The practical significance of Andrade is not a precise formulation of what, the test is for a sentence so disproportionate as to violate the Eighth Amendment. Andrade concedes that the “precise contours” of the Court’s own.proportionality principle “are unclear.”11 Andrade means, as a practical matter, that the federal courts, on habeas review, have extremely limited authority over the harshness of state sentences. It operates more as a federalism decision than as an Eighth Amendment decision. Ramirez’s sentence would stand, under my reluctant reading, not because it is just as between. California and Ramirez, but because it is lawful as between the state and federal judiciaries.
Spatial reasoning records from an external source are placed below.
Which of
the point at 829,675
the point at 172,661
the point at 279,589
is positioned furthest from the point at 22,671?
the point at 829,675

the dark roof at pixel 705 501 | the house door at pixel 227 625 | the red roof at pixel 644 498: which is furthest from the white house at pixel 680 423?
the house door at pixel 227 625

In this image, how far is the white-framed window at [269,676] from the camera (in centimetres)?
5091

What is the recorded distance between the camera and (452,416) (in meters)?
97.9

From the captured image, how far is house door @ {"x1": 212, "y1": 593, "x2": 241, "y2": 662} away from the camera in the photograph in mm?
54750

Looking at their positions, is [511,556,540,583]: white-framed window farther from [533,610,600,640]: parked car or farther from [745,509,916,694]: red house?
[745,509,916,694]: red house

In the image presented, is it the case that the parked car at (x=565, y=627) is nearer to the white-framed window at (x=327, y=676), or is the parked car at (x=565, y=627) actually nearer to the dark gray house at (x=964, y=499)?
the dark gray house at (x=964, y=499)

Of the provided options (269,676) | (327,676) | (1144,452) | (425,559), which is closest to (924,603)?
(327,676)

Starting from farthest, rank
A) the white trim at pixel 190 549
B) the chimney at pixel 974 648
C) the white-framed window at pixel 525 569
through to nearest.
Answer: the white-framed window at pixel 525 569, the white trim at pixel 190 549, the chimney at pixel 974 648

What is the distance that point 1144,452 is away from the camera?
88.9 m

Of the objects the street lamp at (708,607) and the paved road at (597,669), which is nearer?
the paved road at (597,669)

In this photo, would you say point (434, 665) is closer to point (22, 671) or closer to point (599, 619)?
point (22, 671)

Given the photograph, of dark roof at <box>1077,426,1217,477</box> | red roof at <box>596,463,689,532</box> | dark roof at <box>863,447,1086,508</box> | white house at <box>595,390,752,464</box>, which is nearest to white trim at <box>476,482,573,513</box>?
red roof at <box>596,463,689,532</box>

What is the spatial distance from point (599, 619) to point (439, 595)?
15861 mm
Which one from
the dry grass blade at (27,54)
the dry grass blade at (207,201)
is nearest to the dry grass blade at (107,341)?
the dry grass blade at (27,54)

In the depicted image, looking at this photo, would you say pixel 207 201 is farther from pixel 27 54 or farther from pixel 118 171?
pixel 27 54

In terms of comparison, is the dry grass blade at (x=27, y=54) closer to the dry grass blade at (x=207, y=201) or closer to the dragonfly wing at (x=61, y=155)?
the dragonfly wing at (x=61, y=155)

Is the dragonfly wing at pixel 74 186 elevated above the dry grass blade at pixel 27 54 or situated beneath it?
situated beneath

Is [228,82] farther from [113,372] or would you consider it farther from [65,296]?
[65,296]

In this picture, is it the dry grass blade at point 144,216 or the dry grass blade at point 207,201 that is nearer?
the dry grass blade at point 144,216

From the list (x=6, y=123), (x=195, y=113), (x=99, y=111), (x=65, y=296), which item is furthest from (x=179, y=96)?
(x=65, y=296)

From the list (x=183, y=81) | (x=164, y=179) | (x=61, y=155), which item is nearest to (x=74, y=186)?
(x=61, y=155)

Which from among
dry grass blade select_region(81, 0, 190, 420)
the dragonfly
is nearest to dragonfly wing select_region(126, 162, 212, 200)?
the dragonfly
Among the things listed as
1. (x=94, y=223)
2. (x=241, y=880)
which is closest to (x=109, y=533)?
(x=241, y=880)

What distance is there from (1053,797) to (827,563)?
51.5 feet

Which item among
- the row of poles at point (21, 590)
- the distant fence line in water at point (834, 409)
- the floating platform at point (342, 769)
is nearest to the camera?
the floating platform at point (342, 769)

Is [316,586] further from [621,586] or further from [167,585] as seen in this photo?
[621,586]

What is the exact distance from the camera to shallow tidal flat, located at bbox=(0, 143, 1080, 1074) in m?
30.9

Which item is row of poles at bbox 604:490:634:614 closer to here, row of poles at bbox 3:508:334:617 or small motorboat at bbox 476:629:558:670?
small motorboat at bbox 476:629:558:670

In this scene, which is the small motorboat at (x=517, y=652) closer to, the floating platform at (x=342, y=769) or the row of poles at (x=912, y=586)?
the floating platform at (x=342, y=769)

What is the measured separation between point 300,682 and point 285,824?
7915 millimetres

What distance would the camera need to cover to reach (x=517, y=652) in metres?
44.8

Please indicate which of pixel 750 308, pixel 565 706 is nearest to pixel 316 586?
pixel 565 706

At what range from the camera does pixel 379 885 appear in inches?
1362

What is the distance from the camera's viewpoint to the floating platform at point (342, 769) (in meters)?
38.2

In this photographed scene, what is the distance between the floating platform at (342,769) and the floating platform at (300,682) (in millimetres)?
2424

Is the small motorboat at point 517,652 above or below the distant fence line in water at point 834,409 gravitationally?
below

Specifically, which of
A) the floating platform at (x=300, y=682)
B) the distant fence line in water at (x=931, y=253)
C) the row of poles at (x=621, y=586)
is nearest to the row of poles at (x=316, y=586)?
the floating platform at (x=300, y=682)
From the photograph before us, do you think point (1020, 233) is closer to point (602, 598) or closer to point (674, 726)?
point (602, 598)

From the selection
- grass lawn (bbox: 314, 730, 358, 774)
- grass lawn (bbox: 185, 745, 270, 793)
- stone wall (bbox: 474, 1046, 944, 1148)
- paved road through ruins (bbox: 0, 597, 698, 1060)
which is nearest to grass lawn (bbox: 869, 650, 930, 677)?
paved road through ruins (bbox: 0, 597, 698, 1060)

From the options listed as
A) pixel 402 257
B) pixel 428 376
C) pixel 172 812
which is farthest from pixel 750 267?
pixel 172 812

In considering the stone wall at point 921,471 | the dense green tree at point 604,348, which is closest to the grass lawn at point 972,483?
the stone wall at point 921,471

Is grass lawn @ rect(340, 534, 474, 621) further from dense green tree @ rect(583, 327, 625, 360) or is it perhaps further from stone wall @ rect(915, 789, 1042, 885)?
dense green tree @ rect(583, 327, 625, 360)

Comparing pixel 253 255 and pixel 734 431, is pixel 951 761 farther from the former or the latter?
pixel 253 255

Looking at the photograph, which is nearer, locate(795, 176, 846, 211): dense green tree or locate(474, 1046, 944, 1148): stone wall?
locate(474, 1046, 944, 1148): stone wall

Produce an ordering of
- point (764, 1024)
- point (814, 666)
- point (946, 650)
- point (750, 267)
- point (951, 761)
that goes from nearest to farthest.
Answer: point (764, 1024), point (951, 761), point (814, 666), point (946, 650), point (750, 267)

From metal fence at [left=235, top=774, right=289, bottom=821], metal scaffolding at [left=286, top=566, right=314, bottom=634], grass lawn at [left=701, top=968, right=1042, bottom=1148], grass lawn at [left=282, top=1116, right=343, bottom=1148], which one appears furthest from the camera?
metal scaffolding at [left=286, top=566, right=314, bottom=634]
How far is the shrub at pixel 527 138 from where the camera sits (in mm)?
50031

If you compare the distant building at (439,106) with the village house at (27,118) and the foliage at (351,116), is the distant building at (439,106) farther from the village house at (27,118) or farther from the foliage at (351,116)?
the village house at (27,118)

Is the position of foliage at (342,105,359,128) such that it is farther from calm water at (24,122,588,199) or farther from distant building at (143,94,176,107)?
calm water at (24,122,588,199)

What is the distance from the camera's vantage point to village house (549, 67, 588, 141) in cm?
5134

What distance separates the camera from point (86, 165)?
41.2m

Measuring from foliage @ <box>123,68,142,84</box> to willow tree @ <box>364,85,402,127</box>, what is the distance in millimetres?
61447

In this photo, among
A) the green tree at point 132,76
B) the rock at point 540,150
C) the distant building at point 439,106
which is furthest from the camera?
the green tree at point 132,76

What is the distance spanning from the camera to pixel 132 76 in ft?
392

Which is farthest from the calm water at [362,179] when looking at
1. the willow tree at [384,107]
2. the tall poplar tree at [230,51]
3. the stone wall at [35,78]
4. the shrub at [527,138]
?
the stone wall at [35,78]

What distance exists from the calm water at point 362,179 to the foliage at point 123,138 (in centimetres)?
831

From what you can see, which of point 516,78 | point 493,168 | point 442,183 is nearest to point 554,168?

Thus, I do not think we have the authority to do what the majority does, and what I would like to do.

. Lockyer v. Andrade, 538 U.S. 63, 73-77, 123 S.Ct. 1166, 155 L.Ed.2d 144 (2003).

. Maj. Op. at 773-774.

. Rummel v. Estelle, 445 U.S. 263, 100 S.Ct. 1133, 63 L.Ed.2d 382 (1980).

. Solem v. Helm, 463 U.S. 277, 296, 103 S.Ct. 3001, 77 L.Ed.2d 637 (1983) (internal quotation omitted).

. Ewing v. California, 538 U.S. 11, 123 S.Ct. 1179, 155 L.Ed.2d 108 (2003).

. See Andrade, 538 U.S. at 66-67, 123 S.Ct. 1166.

. Id. at 76, 123 S.Ct. 1166.

. See id. (noting that in the Eighth Amendment context, "the governing legal principle gives legislatures broad discretion to fashion a sentence that fits within the scope of the proportionality principle — the 'precise contours' of which 'are unclear.' ” (quoting Harmelin v. Michigan, 501 U.S. 957, 998, 111 S.Ct. 2680, 115 L.Ed.2d 836 (1991) (Kennedy, J., concurring in part and concurring in the judgment))); Solem, 463 U.S. at 290 n. 16, 103 S.Ct. 3001 ("Absent specific authority, it is not the role of an appellate court to substitute its judgment for that of the sentencing court as to the appropriateness of a particular sentence.... In view of the substantial deference that must be accorded legislatures and sentencing courts, a reviewing court rarely will be required to engage in extended analysis to determine that a sentence is not constitutionally disproportionate.”); id. at 294, 103 S.Ct. 3001 ("It is clear that a 25-year sentence generally is more severe than a 15-year sentence, but in most cases it would be difficult to decide that the former violates the Eighth Amendment while the latter does not.” (footnote omitted)); Rummel, 445 U.S. at 279-82, 100 S.Ct. 1133.

. Andrade, 538 U.S. at 76, 123 S.Ct. 1166; see also Williams v. Taylor, 529 U.S. 362, 411, 120 S.Ct. 1495, 146 L.Ed.2d 389 (2000).

. Andrade, 538 U.S. at 75, 123 S.Ct. 1166.

. Id. at 76, 123 S.Ct. 1166 (internal quotation omitted).